The Historical Jesus

One of the newsletters I subscribe to is trying to sell me a tour of Israel to search for the historical Jesus. But as the newsletter itself says, the gospels are full of accounts of His life and deeds. That is not historical?

In what way would attempting to retrace His steps, visit the places He travelled, taught, and worked miracles, help me find the historical Jesus?

Just thinking.

About the historical Jesus

He was crucified in 30 or 31 AD, depending on what ‘school’ of reasoning you follow. The temple where He taught… and confronted the Pharisees, scribes, and Sadducees, was destroyed by the Roman emperor commonly known as Titus. That was in 70 AD

How much is left of that first century world in which Jesus lived? Not much I would think.

  • The church (followers of Christ) fled before the fall of Jerusalem.
  • The Apostle James, brother of John, was martyred in 44 AD.
  • The other Apostles fulfilled their commission and took the gospel of the Kingdom of God ‘into all the world’.
  • Legend has it that all, except the apostle John, were martyred.

(I have several gigabytes of research about the 1st century AD in folders on my computer.)

So what remains of the country that Jesus grew up in, walked around and taught about the Kingdom of God?

In the two centuries since He walked the land, how many wars have there been?
(Rhetorical ).

All that remains of the temple has gone. All, that is, except the Western – or Wailing – wall. Some believe that it is a remnant of ‘Herod’s Temple’, while others say it was part of the Roman fortress and point out that Jesus said ‘not one stone’. If the ‘wailing wall’ is part of the temple something doesn’t fit.

Destruction of the temple

He prophesied it would be destroyed, recorded in Mark 13…

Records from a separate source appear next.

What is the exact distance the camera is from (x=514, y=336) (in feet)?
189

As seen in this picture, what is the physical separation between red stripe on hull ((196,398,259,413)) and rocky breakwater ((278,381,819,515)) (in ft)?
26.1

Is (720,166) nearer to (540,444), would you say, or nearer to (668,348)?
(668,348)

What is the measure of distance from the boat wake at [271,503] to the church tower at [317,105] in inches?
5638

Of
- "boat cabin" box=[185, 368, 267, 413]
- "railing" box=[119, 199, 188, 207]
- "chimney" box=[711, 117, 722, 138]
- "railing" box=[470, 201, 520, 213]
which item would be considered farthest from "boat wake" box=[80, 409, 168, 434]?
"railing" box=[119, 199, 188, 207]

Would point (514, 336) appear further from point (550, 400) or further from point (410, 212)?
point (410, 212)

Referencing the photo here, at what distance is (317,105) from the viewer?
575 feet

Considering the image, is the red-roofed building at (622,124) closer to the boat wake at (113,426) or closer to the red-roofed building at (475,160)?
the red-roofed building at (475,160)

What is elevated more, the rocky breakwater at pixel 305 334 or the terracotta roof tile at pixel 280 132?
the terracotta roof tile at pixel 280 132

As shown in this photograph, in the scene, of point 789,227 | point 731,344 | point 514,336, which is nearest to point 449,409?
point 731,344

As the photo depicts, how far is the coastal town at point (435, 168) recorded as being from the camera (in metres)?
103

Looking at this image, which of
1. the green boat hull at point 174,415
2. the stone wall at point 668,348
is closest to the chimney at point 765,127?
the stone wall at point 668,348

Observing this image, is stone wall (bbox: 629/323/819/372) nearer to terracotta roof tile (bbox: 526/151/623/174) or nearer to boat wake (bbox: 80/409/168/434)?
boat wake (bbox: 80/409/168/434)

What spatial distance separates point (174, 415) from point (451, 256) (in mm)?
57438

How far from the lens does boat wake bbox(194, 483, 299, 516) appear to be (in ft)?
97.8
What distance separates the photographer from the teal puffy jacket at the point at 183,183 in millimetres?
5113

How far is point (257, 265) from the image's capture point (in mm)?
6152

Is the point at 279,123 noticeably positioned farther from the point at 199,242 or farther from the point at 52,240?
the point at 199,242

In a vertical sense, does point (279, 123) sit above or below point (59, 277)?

After his teachings in the previous chapter, all set in the Temple courts, Jesus finishes his teaching in the Temple for the day and leaves. On his way out of the Temple an unnamed disciple remarks how great the Temple (Herod’s Temple) is. The buildings might have reached up to 150 feet (45.72 m) in height and they were adorned with gold, silver and other precious items.

“‘Do you see all these great buildings?’ replied Jesus. ’Not one stone here will be left on another; every one will be thrown down.”
http://en.wikipedia.org/wiki/Mark_13

Well, I am sure the tour will be interesting. But all I need to know about Jesus is in the Word of God. I will rely on that.

In the Apostle John Series when Jesus is quoted, it is taken from the Bible.

What would the ‘historical Jesus’ think?

If Jesus was to walk through Jerusalem today would He not be horrified by what people revere? I think so, you might not.

I wonder what He would think of the instrument of His death being revered.

graven image
Cross

In answer to my opening statement… I remain puzzled about how people can ‘find’ the historical Jesus, two centuries and many changes later.

But I do have a question… is it not more important to know the risen Jesus, the Saviour, than ‘fossick’ around in the past.

Just some thoughts,

Susan

4 thoughts on “The Historical Jesus

  1. Very insightful blog, Susan. Interestingly, I just heard of similar offer on a Conservative radio station. While I don’t know how accurate the tour would be, I am sure that it would be an interesting trip. I agree with your closing comment, and I thank you for teaching me a new word, fossick…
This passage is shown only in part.